▶ **WHAT TO PRODUCE**
Will you reproduce, word for word, the part of the rotten-fruit devotional starting at "Sometimes the Master" and ending at "unbelief and apostasy."?

▶ **SELECTED TEXT**
* * * *
HIS ROTTEN FRUIT
by R. T. Holmes
"These are spots in your feasts of charity,
when they feast with you, feeding themselves without fear: clouds they
are without water, carried about of winds: trees whose fruit withereth,
without fruit twice dead, plucked up by the roots" (Jude 12).
Sometimes the Master Gardener comes into His
garden for fresh ripe fruit to eat and He is grieved to find that much
of it is rotten (Psa. 78:40). It was doing so well, for so long,
and then it happened as in the dream of Pharaoh - "And the ill favoured
and leanfleshed kine did eat up the seven well favoured and fat kine" (Gen.
41:4).
It is possible for the best years of Christian
service to be swallowed up by failure; by unbelief, and by sin, but it
is never necessary. Our failures and sins must be used as incentives
to greater faith and yet richer experiences of the love and grace of God
and not to total unbelief and apostasy.
Never let the evil one convince you that it
is too late to turn to your Gardener. He knows how to revive all
His plants when they have withered away. He can restore all the years
that the locusts have eaten (Joel 2:5). He says, "Let us therefore
come boldly unto the throne of grace, that we may obtain mercy, and find
grace to help in time of need (Heb. 4:16).
* * * *
▶ **AVAILABLE DATA**
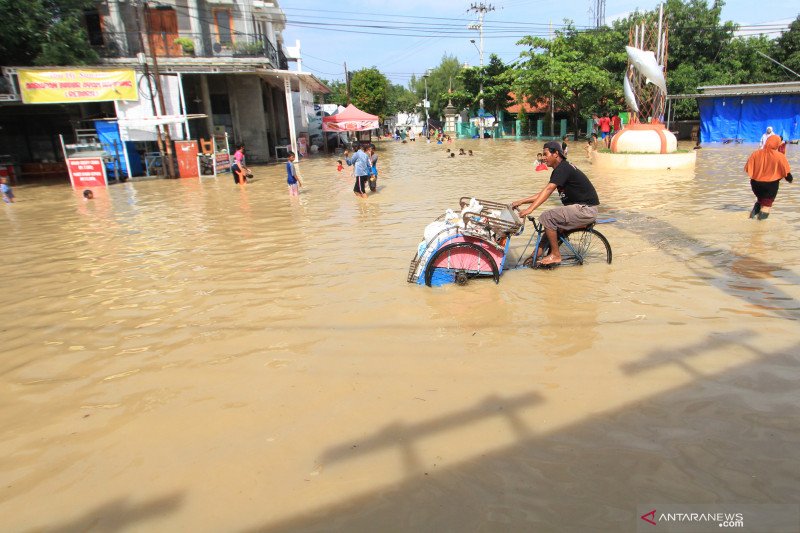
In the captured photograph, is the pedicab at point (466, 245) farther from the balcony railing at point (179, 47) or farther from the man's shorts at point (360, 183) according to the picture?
the balcony railing at point (179, 47)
* * * *
▶ **RESPONSE BELOW**
Sometimes the Master Gardener comes into His
garden for fresh ripe fruit to eat and He is grieved to find that much
of it is rotten (Psa. 78:40). It was doing so well, for so long,
and then it happened as in the dream of Pharaoh - "And the ill favoured
and leanfleshed kine did eat up the seven well favoured and fat kine" (Gen.
41:4).
It is possible for the best years of Christian
service to be swallowed up by failure; by unbelief, and by sin, but it
is never necessary. Our failures and sins must be used as incentives
to greater faith and yet richer experiences of the love and grace of God
and not to total unbelief and apostasy.